Consigne 1:
Recopiez le passage de l'amendement allant de « La commission des » jusqu'à « manquements purement formels. » inclus.

Extrait choisi:
------------------------------------------------

Confiance dans l'action publique

(1ère lecture)

(PROCÉDURE ACCÉLÉRÉE)

(n° 609 , 607 , 602)

N° 205

10 juillet 2017


 

AMENDEMENT

présenté par

C Défavorable
G Favorable
Rejeté

Le Gouvernement


ARTICLE 1ER BIS


Supprimer cet article.

Objet

La commission des lois du Sénat a adopté un amendement visant à modifier la rédaction du délit de prise illégale d'intérêts au motif que la jurisprudence retient une acception trop imprécise de la notion d'intérêt, en permettant notamment de sanctionner la prise d'un intérêt moral voire d'une simple erreur de forme. Il en résulterait pour les élus locaux une forte exposition à risque de condamnation pénale pour des manquements purement formels.

 Le Gouvernement conteste une telle analyse et souhaite rétablir ce texte dans sa rédaction actuelle.

 En effet, ce délit ne doit pas être confondu avec l'infraction de corruption qui suppose l'existence d'un pacte aux termes duquel l'agent public peut obtenir une contrepartie, de quelque nature qu'elle soit.

 La prise illégale d'intérêts sanctionne quant à elle une forme de conflit d'intérêts afin de s'assurer que les décideurs publics n'aient pas un intérêt autre que celui de l'intérêt général lorsqu'ils sont en charge de la surveillance, l'administration, la liquidation ou le paiement dans une entreprise ou une opération. Il s'agit de s'assurer que leur jugement ne soit pas altéré par un autre intérêt que l'intérêt général d'une part, et qu'ils ne puissent pas être suspectés de complaisance dans l'exercice de leurs prérogatives d'autre part. A l'inverse, la rédaction proposée dans l'amendement aurait pour conséquence de dépénaliser toutes les situations dans lesquelles l'intérêt de l'élu rejoint l'intérêt de la collectivité lorsqu'il participe à la décision, alors qu'elles peuvent mettre en cause la probité de l'élu et favoriser le clientélisme.

 C'est d'ailleurs le sens de la jurisprudence de la Cour de cassation, qui considère que la prise illégale d'intérêts ne sanctionne qu'un comportement d'ingérence et en aucun cas l'objectif poursuivi ou le résultat escompté par l'auteur des faits.

 Or il est parfaitement légitime de réprimer un tel comportement, y compris lorsque le décideur public a un intérêt moral notamment lorsqu'un avantage a été accordé à une personne avec laquelle l'agent disposait de liens affectifs, notamment familiaux ou amicaux. Cela permet par exemple ainsi de sanctionner des personnes dépositaires de l'autorité publique qui interviennent dans des décisions qui intéressent directement leurs proches, par exemple pour l'attribution d'un l'immeuble appartenant à la commune, au prix du marché, à un membre de la famille d'un élu, en écartant d'autres candidats : la collectivité locale ne subirait aucun préjudice de cette attribution, qui implique pour autant un manque d'impartialité de la part du décideur.

 D'ailleurs, les juridictions font une application particulièrement limitée de ces dispositions dans la mesure où le nombre de condamnations annuelles pour des faits de prise illégale d'intérêts oscille autour d'une quarantaine. Une modification de l'incrimination ne pourrait alors conduire qu'à faire diminuer plus encore ce nombre de condamnations.

 Il convient enfin de rappeler que s'agissant spécifiquement des élus locaux, des exceptions sont prévues dans certaines situations s'agissant des communes de moins de 3500 habitants, pour tenir compte des spécificités de ces collectivités et de ne pas entraver leur gestion de manière excessive.

 L'article 1er bis doit donc être supprimé.

------------------------------------------------

Questions sur la géométrie de la scène
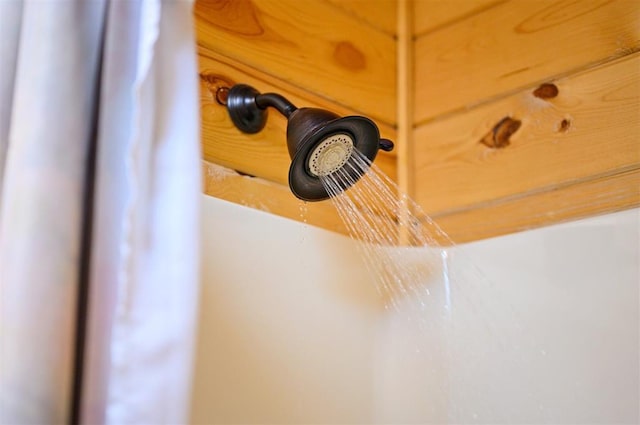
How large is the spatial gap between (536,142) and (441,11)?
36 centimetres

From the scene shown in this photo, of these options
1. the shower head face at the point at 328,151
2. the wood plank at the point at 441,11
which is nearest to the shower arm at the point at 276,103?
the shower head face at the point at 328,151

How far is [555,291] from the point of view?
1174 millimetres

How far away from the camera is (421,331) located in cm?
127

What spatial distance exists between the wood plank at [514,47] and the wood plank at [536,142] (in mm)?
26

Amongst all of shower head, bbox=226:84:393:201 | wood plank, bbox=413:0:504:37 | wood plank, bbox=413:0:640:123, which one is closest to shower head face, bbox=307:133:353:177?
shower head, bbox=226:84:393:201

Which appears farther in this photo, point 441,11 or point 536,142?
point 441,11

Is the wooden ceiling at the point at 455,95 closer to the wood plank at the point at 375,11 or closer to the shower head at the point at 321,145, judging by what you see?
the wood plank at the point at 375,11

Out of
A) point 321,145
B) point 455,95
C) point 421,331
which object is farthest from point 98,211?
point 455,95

------------------------------------------------

Consigne 2:
Réécrivez les enregistrements depuis la ligne contenant « Is the wooden » jusqu'à la dernière ligne incluse, en remplaçant « farthest » par « most distant » et sans rien changer d'autre.

Solution rédigée 1:
La commission des lois du Sénat a adopté un amendement visant à modifier la rédaction du délit de prise illégale d'intérêts au motif que la jurisprudence retient une acception trop imprécise de la notion d'intérêt, en permettant notamment de sanctionner la prise d'un intérêt moral voire d'une simple erreur de forme. Il en résulterait pour les élus locaux une forte exposition à risque de condamnation pénale pour des manquements purement formels.

Solution rédigée 2:
Is the wooden ceiling at the point at 455,95 closer to the wood plank at the point at 375,11 or closer to the shower head at the point at 321,145, judging by what you see?
the wood plank at the point at 375,11

Out of
A) point 321,145
B) point 455,95
C) point 421,331
which object is most distant from point 98,211?
point 455,95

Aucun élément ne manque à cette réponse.